"Scoop" is not exactly Woody Allen back in top-notch comedy form, but there's a giddy, debonair humor to it that makes you think he was really happy when making this film. And that is probably due to the fact that he was working with Scarlett Johansson for the second time in a row after the dark, stylish morality tale "Match Point."
Interviews with Allen during the making of these two pictures show him atypically chatty, barely hiding his enthusiasm over getting to monopolize the lovely Scarlett, and in London — his city of choice since absconding from New York.

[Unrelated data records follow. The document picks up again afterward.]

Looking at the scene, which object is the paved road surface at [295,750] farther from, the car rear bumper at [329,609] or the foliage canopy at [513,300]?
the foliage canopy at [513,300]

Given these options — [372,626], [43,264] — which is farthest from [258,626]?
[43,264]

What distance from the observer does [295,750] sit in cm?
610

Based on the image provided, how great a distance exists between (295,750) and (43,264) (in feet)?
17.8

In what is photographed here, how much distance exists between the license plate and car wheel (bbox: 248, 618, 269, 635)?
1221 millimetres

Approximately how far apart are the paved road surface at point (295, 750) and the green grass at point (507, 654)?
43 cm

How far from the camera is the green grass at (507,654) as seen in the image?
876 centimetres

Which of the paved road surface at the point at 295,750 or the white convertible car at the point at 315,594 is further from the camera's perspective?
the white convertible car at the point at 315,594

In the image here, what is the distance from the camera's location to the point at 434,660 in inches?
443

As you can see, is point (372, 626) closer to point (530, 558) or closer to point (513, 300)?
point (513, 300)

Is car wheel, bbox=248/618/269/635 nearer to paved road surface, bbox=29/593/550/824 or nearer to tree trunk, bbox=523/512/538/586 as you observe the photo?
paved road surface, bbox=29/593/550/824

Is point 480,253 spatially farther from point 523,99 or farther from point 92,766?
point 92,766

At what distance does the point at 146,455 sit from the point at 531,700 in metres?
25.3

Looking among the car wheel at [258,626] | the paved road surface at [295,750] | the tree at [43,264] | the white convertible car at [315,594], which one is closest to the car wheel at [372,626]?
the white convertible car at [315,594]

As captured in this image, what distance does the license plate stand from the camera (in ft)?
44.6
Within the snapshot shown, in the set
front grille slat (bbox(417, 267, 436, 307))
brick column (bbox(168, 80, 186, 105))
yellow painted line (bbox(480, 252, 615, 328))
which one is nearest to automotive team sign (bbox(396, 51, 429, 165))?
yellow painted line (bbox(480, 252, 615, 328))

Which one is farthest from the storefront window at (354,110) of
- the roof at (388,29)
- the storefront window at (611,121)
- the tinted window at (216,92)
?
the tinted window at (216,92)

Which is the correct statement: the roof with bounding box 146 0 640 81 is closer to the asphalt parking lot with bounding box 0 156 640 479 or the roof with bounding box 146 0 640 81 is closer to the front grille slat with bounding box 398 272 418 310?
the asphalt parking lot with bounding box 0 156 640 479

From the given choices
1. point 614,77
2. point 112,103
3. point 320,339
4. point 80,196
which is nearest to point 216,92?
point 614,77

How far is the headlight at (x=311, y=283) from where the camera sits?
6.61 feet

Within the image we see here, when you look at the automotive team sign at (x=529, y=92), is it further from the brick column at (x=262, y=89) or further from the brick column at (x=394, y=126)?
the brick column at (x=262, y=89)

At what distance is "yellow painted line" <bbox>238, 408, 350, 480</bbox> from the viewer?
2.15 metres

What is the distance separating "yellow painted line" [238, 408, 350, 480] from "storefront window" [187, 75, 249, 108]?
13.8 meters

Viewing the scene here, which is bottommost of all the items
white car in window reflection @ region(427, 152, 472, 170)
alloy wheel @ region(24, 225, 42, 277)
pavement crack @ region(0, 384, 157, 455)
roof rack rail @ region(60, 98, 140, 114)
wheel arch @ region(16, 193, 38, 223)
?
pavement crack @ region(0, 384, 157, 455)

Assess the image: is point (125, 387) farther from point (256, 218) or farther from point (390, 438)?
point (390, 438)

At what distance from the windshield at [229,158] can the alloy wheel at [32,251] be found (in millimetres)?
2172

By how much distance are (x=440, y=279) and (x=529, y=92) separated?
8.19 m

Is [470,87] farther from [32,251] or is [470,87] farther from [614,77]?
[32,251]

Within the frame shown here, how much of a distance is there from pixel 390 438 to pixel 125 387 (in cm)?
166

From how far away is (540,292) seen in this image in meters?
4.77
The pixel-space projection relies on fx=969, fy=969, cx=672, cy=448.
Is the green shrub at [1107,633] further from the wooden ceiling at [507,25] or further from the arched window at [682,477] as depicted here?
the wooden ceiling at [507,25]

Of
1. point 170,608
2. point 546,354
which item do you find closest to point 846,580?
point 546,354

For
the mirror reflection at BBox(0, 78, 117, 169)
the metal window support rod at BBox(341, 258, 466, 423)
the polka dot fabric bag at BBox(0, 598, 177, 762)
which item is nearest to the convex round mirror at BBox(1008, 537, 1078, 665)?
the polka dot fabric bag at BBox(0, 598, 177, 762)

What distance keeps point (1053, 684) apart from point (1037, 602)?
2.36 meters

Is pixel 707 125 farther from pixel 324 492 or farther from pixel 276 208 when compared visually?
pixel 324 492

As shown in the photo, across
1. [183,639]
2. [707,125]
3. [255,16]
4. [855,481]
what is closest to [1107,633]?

About 10 years ago Allen was still playing Romeo to his various desirable costars on-screen — the director was then in his 60s and the sight of him in a passionate embrace with actresses decades younger didn't go over very well with the critics. Now 72, the director has relinquished the role of ardent lover and relegated himself to playing Johansson's father figure, albeit one with numerous tics, speech defects and enough nervous tension to inflate a tire. Any amount of time spent in this dad's company will drive a daughter clinically insane, but as the daughter is none other than Johansson, she's used to the idiosyncrasies of old guys (after all, what was "Lost in Translation," if not a taming of the creased and moody Bill Murray?) and can switch from nubile nymph to brainy nurse-companion to girlishly cute at the slightest flicker of her long eyelashes. No wonder Allen looks ready to dissolve in ecstasy.